Worldwide decline in mobile handset sales
europemedia.net

23/05/2002
Editor: Sean Cornwell


93.8 million mobile phones were sold worldwide in the first quarter of
2002, a 3.8 per cent decline from the first quarter of 2001, according
to Gartner Dataquest.

Market-leader Nokia experienced a slight decline in global sales to
end-users compared to the same quarter last year.

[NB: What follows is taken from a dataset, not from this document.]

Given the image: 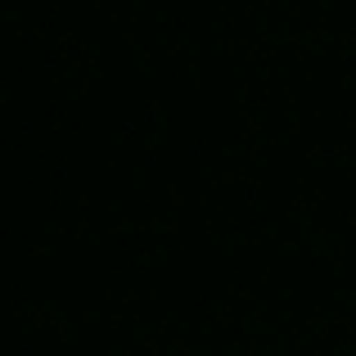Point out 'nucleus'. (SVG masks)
<instances>
[]
</instances>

However Nokia
remains the clear market leader and did manage to register a slight
increase in market share versus the same quarter in 2001, despite
very weak market conditions in some of its core markets.

Motorola's market share position continued to grow strongly to 13.6
per cent in the first quarter of 2002, thanks to its continued dominance
of the Chinese mobile terminal market and its strength in CDMA
markets worldwide, according to Gartner figures.

Samsung and Siemens experienced the strongest increase in sales,
with growth rates of 48.6 per cent and 24.1 per cent, respectively,
during the quarter.

Samsung has now in fact overtaken Siemens as the third largest
handset vendor. This is down to "its ongoing success in delivering
compelling products across multiple technologies in disparate
markets," said Bryan Prohm, senior analyst with the Mobile
Communications Worldwide research group for Gartner Dataquest.
"Siemens, meanwhile, continued to build on the success it achieved
during the latter half of 2001, and it is positioned to make a
competitive push in the North American and Latin American GSM
markets in 2002."

Mobile terminal consumption in several key regional markets was
again disappointing in the first quarter of 2002. In particular, both
Western Europe and Latin America suffered their second consecutive
first-quarter fall in year-over-year sales. The Asia/Pacific region
(excluding Japan) however, exceeded expectations, as sales in the
first quarter increased by 8 per cent versus the first quarter of 2001,
and jumped by more than 12 per cent sequentially from the fourth
quarter of 2001.

"Saturation levels in Western Europe mean driving new growth
remains a challenge," said Ben Wood, senior analyst for Gartner
Dataquest in Europe. "The industry is faced with an 'application gap,'
which could prove detrimental. Subscribers remain unconvinced
about the benefits of owning a data-capable phone without the
appropriate applications. However, the advent of colour screens will
help as subscribers are willing to buy color for the sake of colour."